Discussion with special guest following the film.
Thomas Bena: “One of those films that makes me realize how much, most days, I take for granted. It also reminded me that even so-called ‘experts’ have their limitations and that the power of love can’t be measured or quantified.”
Brad Westcott: “We’re very pleased to be opening our festival with this uplifting documentary about perseverance, faith, and the power of music. The special guest accompanying our presentation of the film makes this a must-see event.”
9:15 p.m. A Complete History of My Sexual Failures (Documentary 90 minutes U.K. 2008 directed by Chris Waitt, contains adult content and brief nudity)

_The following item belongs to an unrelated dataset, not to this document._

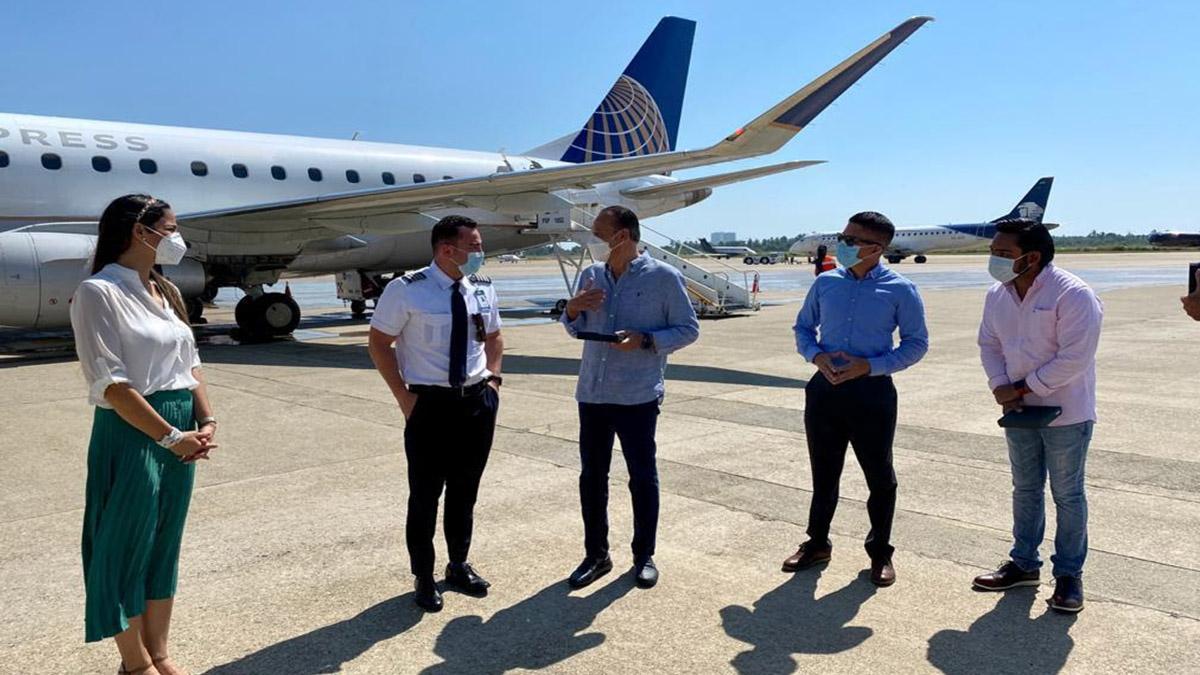 UNITED AIRLINES CONECTIVIDAD INTERNACIONAL ACAPULCO HOUSTON 01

Chris Waitt has been dumped by every girl he’s ever been out with, and now he’s decided to find out why. Equipped with a camera and microphone, he sets out to interview all his ex-girlfriends and ask them the all-important question: “What’s wrong with me?” He also visits a doctor, a shrink, a dominatrix, and takes an entire pack of Viagra. In this hilarious feature film debut, we see a man bare all (quite literally, in some instances) in an attempt to learn more about himself and the women who got away.
Thomas Bena: “Over the top — I’m totally nervous that our sponsors are going to be angry about screening this film but at the same time know that our audience will appreciate laughing out loud together — and that can’t be bad — can it?”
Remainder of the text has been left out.